**READING PASSAGE:**
━━━━━━━━

Beyond the ‘Race’ Concept: The Reproduction of Racism in England
Sydney Studies in Society and Culture
Volume 4 (1988)
Robert Miles, Associate Dean of Study Abroad and International Exchanges College of Arts and Sciences
University of North Carolina, Chapel Hill
Large numbers of people continue for long periods of time to cling to myth, to justify it in formulas that are repeated in their cultures, and to reject falsifying information when prevailing myths justify their interests, roles, and past actions, or assuage their fears. (Edelman, 1977:3)
The deepest instinct of the Englishman–how the word ‘instinct’ keeps forcing itself in again and again!–is for continuity: he never acts more freely nor innovates more boldly than when he is conscious of conserving or even of reacting (Enoch Powell, cited in Wood, 1965:145)
This is the doctrine of the new tribalism, and as such would make sure, if it prevailed, that there would be Washingtons and riots in Britain. (Times, 18.11.67)
This paper has two objectives. First, it will summarise and develop my critique of the sociology of ‘race relations’ and the way in which it utilises the idea of ‘race’ as an analytical concept. It will be concluded from this that it is necessary to show why and how the idea of ‘race’ is employed in social relations rather than take for granted its commonsense status. The concepts of racialisation and racism will be shown to be central to this task. Second, as a way of illustrating the significance of this argument, I shall consider a key phase in the racialisation of domestic English politics. I show, first, how the 1964/ 70 Labour government initially employed the idea of ‘race’ to problematise the migrant presence in favour of the exposure of racism and, second, how Enoch Powell subverted a later attempt to do the latter by an ideological intervention which employed the category of ‘nation’ as an allusion to the idea of ‘race’.

━━━━━━━━

**EXERCISE A:** List the contents of each parenthetical citation in the excerpt on racism in England.
**EXERCISE B:** Set down the passage from the excerpt on racism in England word for word. Begin at the words "Beyond the ‘Race’" and stop after the words "in Wood, 1965:145)".

**DATA RECORDS:**
━━━━━━━━

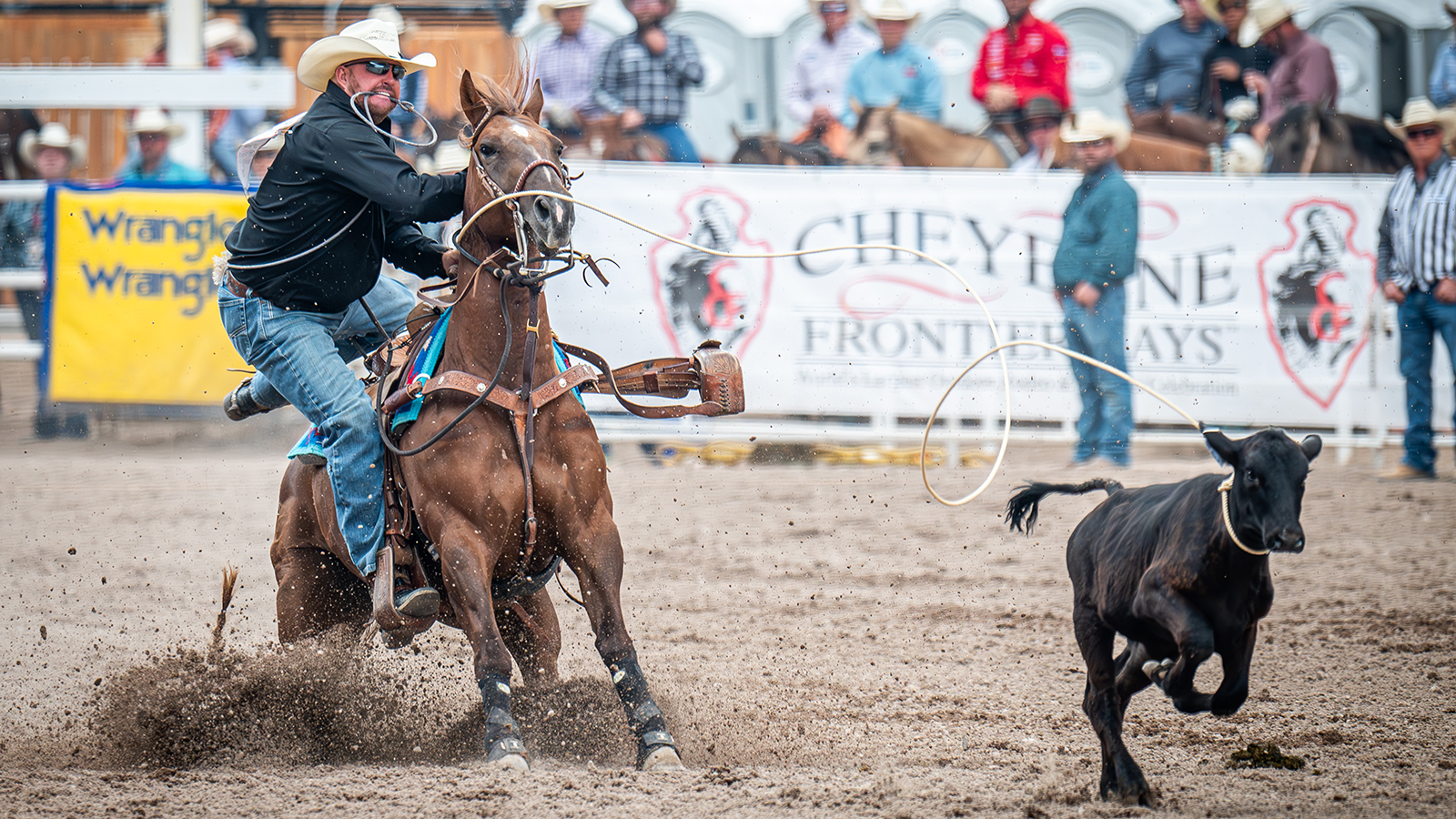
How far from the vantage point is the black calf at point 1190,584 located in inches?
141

━━━━━━━━

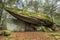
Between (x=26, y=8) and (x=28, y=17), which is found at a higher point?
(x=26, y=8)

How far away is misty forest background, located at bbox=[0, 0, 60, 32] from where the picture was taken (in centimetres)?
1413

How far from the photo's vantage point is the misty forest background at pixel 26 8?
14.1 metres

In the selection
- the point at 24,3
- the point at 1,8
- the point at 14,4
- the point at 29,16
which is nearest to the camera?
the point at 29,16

━━━━━━━━

**WRITTEN SOLUTION A:**
- Edelman, 1977:3
- Enoch Powell, cited in Wood, 1965:145
- Times, 18.11.67

**WRITTEN SOLUTION B:**
Beyond the ‘Race’ Concept: The Reproduction of Racism in England
Sydney Studies in Society and Culture
Volume 4 (1988)
Robert Miles, Associate Dean of Study Abroad and International Exchanges College of Arts and Sciences
University of North Carolina, Chapel Hill
Large numbers of people continue for long periods of time to cling to myth, to justify it in formulas that are repeated in their cultures, and to reject falsifying information when prevailing myths justify their interests, roles, and past actions, or assuage their fears. (Edelman, 1977:3)
The deepest instinct of the Englishman–how the word ‘instinct’ keeps forcing itself in again and again!–is for continuity: he never acts more freely nor innovates more boldly than when he is conscious of conserving or even of reacting (Enoch Powell, cited in Wood, 1965:145)